There must be a high staff-pupil ratio. Frank Wise took eight staff for 14 students. "You can't expect people to throw money at you, but there could be some mechanism where the authorities paid for the staff necessary to accompany the kids." At Doubletrees, one of Waitz's priorities when he organises a trip is fund-raising.
For all the difficulties, Dieter Waitz and Sean O'Sullivan believe the journeys are invaluable. Students can make leaps in their social development. One Doubletree girl chose to stay in a dormitory with German students. She has behavioural problems and only basic language yet she was able to communicate and adapt to the situation. Similarly, one of the German boys took over from teachers and massaged the head of an English autistic girl who was upset and confused at times by the change in her routine.
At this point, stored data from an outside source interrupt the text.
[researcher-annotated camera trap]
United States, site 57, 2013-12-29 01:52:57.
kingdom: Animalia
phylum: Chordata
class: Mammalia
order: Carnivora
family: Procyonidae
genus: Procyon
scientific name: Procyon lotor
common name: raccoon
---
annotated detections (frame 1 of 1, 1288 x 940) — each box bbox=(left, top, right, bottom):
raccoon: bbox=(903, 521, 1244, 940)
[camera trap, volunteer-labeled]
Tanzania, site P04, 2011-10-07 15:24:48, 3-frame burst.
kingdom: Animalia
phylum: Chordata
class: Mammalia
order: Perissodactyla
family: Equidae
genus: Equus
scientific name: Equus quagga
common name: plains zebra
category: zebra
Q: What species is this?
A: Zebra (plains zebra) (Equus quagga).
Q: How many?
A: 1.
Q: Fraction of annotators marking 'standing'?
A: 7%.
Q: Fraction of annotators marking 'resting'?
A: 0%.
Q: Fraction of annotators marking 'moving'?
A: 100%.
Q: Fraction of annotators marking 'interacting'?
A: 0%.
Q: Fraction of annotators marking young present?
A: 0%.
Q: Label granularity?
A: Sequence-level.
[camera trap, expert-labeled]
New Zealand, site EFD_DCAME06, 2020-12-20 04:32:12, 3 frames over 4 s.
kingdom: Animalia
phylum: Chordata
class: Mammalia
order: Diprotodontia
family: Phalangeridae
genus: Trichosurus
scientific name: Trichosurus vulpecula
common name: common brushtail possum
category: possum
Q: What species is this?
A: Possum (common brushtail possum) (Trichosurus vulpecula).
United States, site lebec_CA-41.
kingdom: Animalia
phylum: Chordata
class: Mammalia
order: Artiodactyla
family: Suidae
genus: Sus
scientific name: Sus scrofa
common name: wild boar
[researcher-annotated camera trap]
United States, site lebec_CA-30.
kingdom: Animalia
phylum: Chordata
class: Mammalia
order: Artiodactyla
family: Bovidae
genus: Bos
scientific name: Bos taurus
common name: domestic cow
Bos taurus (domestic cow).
"You get to know much more about the child," says Mr O'Sullivan. "One aspect of our work is to develop independence, so we start to spot things to work on. For example, a child who doesn't know how to brush their teeth. Academically, we get out of the classroom and use things which are stimulating and different and get students interacting with other people." Both he and Dieter Waitz have seen withdrawn children looking around, aware of new sounds and scenes.
The excitement in these teachers' voices when describing their students' achievements is evident. There's no doubt the distances the children come in their development warrant the miles travelled.